====== Text shown ======
Bioinformatics Evaluation of Assembly and Resequencing (BEAR) Pipeline

Overview

BEAR is the viral diagnostic pipeline, currently designed for SARS-Cov-2. The pipeline takes as input paired-end sequencing reads and creates as output a PDF with the result of the test for the virus (positive or negative). The PDF also includes other qualitative and quantitative measures, detailed below.

The pipeline first aligns the reads to a database of betacoronaviruses (performed in parallel). Separately, it creates contigs from the reads. This contigged assembly is then pairwise aligned to SARS-CoV-2.

The Breadth of coverage statistics and coverage data are gathered after alignment is complete. Custom Python code creates a dotplot showing the quality of the de novo assembly to the match viral genome (SARS-CoV-2), breadth of coverage, and bar plots indicating the breadth of coverage percentage of the reads to the database of related viral genomes.

Figure 1. The BEAR Pipeline Analyzes and Visualizes Test Results with a Single Click. Workflow diagram describing the one-click analysis pipeline. The pipeline aligns the sequenced reads to a database of coronaviruses; if run on a cluster, this is done in parallel. Separately, the pipeline creates contigs from the sequenced reads. The resulting de novo assembly is then pairwise aligned to the SARS-CoV-2 reference genome. A custom python script then analyzes these data to determine the test result and compiles dot plots and alignment percentages into a single PDF.
====== Exercise data ======
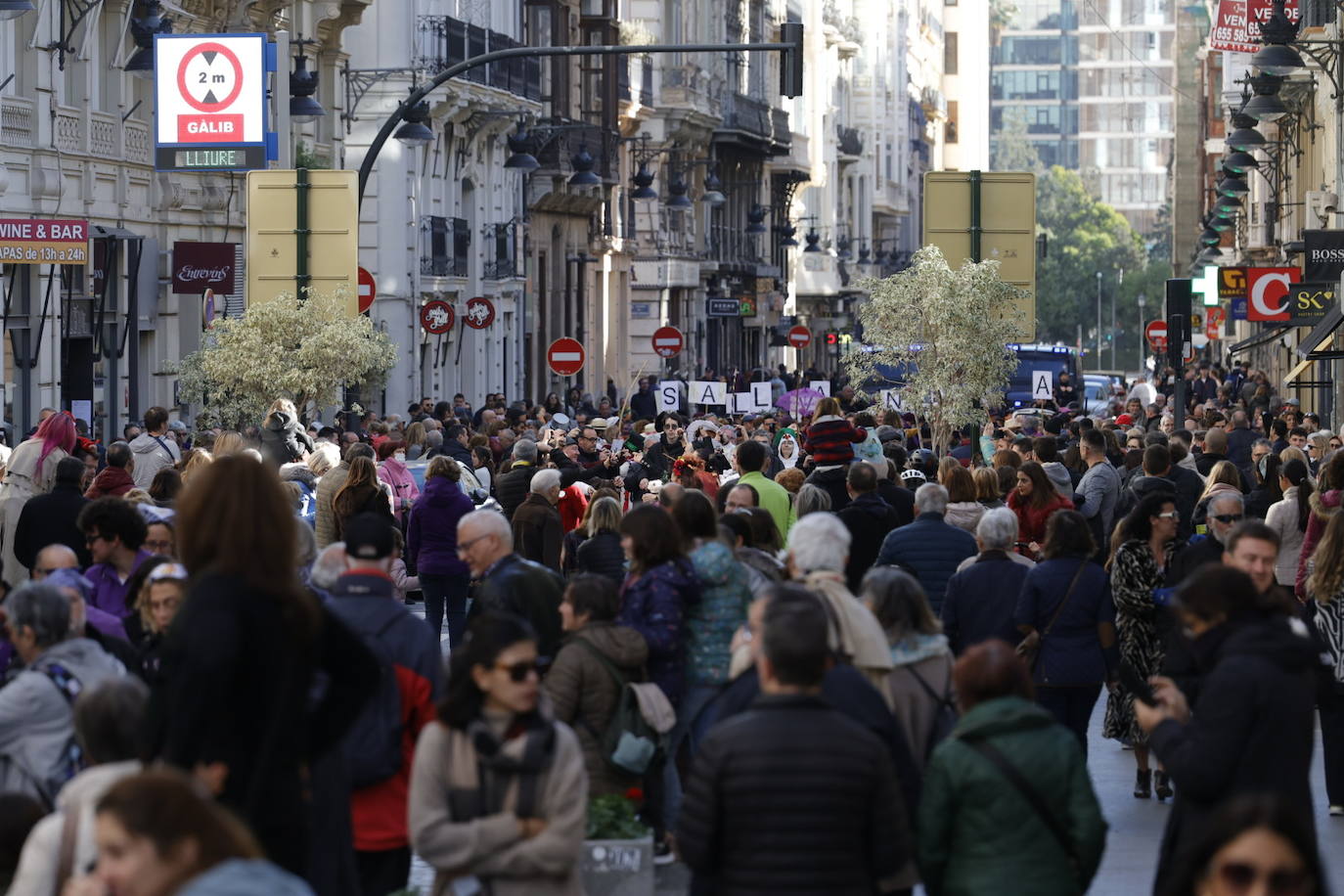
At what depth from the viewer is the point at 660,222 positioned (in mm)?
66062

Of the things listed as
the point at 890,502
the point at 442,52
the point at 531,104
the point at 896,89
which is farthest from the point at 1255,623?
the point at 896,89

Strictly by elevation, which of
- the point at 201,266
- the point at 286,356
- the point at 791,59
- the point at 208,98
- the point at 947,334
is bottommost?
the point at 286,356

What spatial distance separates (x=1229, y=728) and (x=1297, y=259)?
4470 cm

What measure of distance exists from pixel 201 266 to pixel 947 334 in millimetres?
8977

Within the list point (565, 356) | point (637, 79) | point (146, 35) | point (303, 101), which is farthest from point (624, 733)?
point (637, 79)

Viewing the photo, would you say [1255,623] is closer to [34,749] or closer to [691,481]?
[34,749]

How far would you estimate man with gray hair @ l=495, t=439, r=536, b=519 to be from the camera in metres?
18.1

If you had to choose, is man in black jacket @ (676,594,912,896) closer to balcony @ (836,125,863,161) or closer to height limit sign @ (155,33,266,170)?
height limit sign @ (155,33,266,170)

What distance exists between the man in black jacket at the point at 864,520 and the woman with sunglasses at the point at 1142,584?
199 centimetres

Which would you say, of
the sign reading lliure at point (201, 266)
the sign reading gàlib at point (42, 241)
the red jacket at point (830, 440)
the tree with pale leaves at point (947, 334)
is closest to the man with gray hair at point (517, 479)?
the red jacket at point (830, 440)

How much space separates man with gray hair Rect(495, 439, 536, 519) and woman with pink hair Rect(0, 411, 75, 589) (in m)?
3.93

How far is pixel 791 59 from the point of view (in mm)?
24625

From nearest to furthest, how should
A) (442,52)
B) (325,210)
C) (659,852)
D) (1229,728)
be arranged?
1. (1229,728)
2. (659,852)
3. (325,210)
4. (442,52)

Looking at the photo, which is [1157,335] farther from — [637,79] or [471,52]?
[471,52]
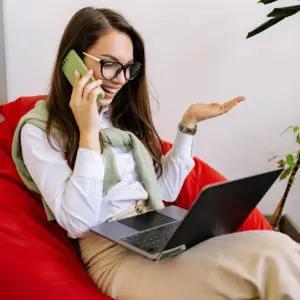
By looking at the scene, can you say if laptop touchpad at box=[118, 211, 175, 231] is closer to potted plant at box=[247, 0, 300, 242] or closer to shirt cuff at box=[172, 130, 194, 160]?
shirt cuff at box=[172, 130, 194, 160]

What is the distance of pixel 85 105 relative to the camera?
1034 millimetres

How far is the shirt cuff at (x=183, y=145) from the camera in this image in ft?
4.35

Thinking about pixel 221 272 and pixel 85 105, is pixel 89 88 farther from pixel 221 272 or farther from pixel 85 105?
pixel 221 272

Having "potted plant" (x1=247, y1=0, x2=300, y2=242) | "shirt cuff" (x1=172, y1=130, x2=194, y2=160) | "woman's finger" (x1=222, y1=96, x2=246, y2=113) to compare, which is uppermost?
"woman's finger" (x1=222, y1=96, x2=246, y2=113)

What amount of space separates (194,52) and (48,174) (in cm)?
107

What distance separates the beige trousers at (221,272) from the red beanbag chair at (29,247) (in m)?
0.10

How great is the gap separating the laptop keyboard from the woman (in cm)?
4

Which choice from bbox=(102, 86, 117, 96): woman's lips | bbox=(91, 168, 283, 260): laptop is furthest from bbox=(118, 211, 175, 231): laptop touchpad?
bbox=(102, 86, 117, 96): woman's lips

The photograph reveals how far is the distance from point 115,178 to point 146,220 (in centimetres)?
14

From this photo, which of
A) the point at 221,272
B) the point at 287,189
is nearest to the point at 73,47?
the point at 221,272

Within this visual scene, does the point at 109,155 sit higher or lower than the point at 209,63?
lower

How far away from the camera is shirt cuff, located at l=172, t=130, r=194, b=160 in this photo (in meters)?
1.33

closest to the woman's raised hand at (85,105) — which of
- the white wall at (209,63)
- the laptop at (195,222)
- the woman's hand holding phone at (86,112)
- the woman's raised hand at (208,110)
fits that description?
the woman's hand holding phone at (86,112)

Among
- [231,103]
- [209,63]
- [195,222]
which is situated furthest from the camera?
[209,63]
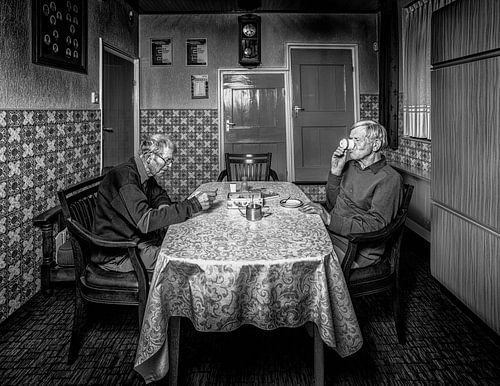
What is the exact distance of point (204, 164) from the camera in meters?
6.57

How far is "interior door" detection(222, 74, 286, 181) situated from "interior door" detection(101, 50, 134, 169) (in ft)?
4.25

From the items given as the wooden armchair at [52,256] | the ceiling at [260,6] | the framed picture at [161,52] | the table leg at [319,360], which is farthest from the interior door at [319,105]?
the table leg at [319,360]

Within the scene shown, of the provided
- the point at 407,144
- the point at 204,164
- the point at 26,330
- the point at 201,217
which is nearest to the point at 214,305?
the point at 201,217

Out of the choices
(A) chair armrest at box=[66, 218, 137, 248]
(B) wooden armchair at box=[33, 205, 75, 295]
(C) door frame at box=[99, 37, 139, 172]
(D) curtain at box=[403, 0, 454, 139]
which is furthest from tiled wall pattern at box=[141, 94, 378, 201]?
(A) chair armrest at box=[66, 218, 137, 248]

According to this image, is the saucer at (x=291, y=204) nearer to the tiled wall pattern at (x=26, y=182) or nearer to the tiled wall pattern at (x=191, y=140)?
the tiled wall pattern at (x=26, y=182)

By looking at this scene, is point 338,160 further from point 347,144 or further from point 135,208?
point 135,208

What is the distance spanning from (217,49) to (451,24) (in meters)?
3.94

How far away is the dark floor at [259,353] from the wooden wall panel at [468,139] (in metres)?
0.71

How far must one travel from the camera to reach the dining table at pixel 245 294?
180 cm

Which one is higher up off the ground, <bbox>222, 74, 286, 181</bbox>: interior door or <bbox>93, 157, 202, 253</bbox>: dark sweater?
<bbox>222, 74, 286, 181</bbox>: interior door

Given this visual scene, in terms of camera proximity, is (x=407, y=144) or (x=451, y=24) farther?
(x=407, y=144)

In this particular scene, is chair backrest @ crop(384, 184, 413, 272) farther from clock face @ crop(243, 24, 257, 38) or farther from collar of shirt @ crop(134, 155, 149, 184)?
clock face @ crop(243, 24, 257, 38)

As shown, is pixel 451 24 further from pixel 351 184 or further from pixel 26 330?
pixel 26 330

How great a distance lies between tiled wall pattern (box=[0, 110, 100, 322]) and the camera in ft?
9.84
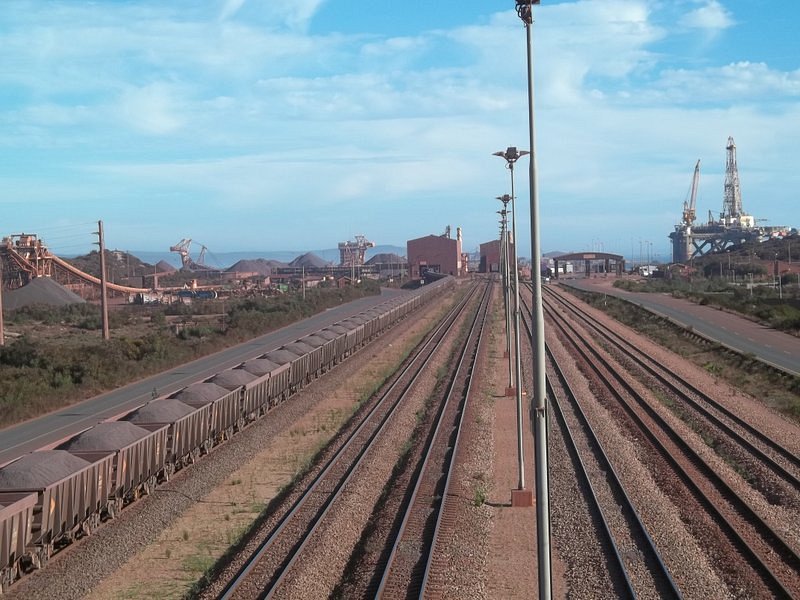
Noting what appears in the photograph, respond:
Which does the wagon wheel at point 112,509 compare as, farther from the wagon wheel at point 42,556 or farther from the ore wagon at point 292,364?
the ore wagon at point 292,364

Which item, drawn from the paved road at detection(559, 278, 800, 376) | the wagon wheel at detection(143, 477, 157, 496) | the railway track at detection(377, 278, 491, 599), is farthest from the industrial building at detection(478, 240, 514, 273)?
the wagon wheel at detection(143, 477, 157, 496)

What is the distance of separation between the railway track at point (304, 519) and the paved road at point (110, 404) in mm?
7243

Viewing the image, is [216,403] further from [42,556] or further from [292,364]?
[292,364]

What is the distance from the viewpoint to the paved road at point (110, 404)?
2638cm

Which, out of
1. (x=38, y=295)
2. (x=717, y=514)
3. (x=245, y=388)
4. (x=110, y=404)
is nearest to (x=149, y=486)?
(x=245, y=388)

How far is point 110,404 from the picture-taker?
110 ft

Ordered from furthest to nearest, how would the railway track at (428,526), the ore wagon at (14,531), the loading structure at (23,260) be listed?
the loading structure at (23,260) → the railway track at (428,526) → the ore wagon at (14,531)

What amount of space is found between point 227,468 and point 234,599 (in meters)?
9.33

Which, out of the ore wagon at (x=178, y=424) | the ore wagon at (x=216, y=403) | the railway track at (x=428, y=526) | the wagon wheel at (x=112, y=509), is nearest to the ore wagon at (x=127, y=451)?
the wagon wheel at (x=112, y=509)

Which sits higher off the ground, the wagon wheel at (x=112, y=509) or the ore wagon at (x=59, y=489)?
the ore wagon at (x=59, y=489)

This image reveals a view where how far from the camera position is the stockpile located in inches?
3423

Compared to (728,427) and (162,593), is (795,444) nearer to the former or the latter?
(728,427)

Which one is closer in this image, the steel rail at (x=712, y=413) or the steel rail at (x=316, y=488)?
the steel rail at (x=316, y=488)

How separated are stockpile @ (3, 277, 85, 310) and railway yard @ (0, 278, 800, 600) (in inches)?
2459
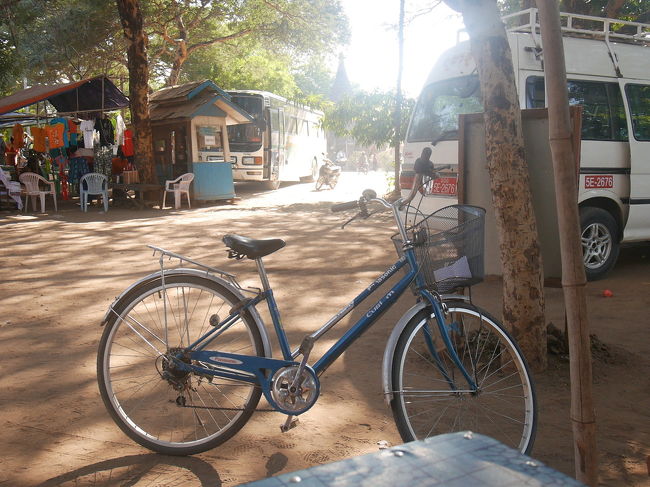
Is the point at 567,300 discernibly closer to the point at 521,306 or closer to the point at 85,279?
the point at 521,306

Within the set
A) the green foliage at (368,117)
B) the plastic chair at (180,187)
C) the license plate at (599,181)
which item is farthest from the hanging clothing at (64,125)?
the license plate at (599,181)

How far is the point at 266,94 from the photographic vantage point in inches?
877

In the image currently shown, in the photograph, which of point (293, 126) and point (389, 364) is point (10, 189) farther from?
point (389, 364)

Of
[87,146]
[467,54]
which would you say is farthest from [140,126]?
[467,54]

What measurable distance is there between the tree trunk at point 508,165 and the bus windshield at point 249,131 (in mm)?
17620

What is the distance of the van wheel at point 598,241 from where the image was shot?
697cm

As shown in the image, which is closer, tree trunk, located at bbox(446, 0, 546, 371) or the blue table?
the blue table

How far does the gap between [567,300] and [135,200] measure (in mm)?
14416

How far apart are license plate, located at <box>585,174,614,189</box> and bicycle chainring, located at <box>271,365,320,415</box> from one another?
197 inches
======
Work order |
Could you copy the stretch of the BEAR pipeline text from "The pipeline first" through "aligned to SARS-CoV-2." word for word? The listing is separate material and has no connection to the BEAR pipeline text.

Task output |
The pipeline first aligns the reads to a database of betacoronaviruses (performed in parallel). Separately, it creates contigs from the reads. This contigged assembly is then pairwise aligned to SARS-CoV-2.